The root of the tree of life is hard to pin down [Pennisi 1999], and unbridled horizontal transfers early in the evolution of life can’t easily be distinguished from the limits of the sensitivity of our phylogenetic tools — that researchers have failed to reach a consensus on the shape of the tree does not mean that there must therefore have been horizontal transfer.

Indeed, there is another issue here — the reliability of the methods used for building evolutionary trees. Many researchers are very confident of the reliability of these methods, yet it is well known that these are based on mathematical algorithms which are convenient, but which do not necessarily accurately model real biological sequence evolution. These methods are likely to be robust for recent evolutionary events, and are definitely the most robust of the methods for detecting gene transfers. The problem is that near the root of the tree of life, they may be just too inaccurate to be useful for scrutinizing the very earliest events in evolution. In a worst-case scenario, the situation might in fact be a bit like timing the 100M sprint at the Olympics with a sundial!

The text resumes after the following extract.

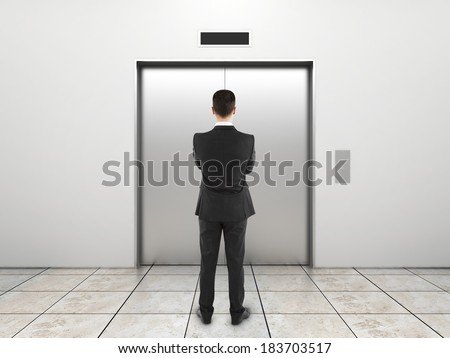 businessman and elevator with closed doors - stock photo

David Penny, Bennet McComish and their coworkers have recently tried to address this question by investigating how far back in time the standard models used in evolutionary tree building can go before they start to go wrong. Their overall conclusion is that the models used do seem to do a little better than might be expected from theory, but that the models still do poorly for very early evolutionary events. Penny and colleagues also criticise the recent trend in reporting conflicting trees as evidence for horizontal gene transfer — given how hard it seems to accurately reconstruct the tree of life, it is hard to say whether conflicting answers are evidence for gene transfer, or just reflect the limitations of the methods for building the trees. Their testing of the models suggests that it is just not reasonable to say that there is horizontal gene transfer just because two trees made with two different genes don’t come back with the same relationships between organisms. They make the following comment, which sums up the problem very succinctly:

“… there are major difficulties between data sets for ancient divergences. It is difficult to see why researchers are so confident in their results when the relatively recent divergences within mammals, birds, or flowering plants are only now being resolved.”

This work of Penny et al. [2001] and the picture coming from evolutionary trees of whole genomes [Snel et al. 1999; Sicheritz-Pontén & Andersson 2001] seems to bolster Kurland’s provocative assertion that horizontal transfer is ‘an ideology that is begging for deconstruction.’

Nevertheless, horizontal gene transfer does occur to some extent — Lawrence & Ochman’s 1998 paper is but one of many demonstrating this. Moreover, many of the technologies biologists use for inserting genes are simply human exploitation of what has been described as natural genetic engineering. The following naturally occurring mechanisms of ‘genetic engineering’ are routinely used in molecular biology laboratories:

  • Plasmids: small, usually circular, pieces of DNA that often carry genes that enable them to move from one bacterium to another.
  • Viruses: many will naturally insert themselves into the DNA of the organism they are infecting, and can be engineered to carry extra pieces of DNA.
  • Natural or assisted DNA uptake by bacterial cells.
  • Restriction endonucleases: molecular scissors that allow precise ‘cutting’ of DNA.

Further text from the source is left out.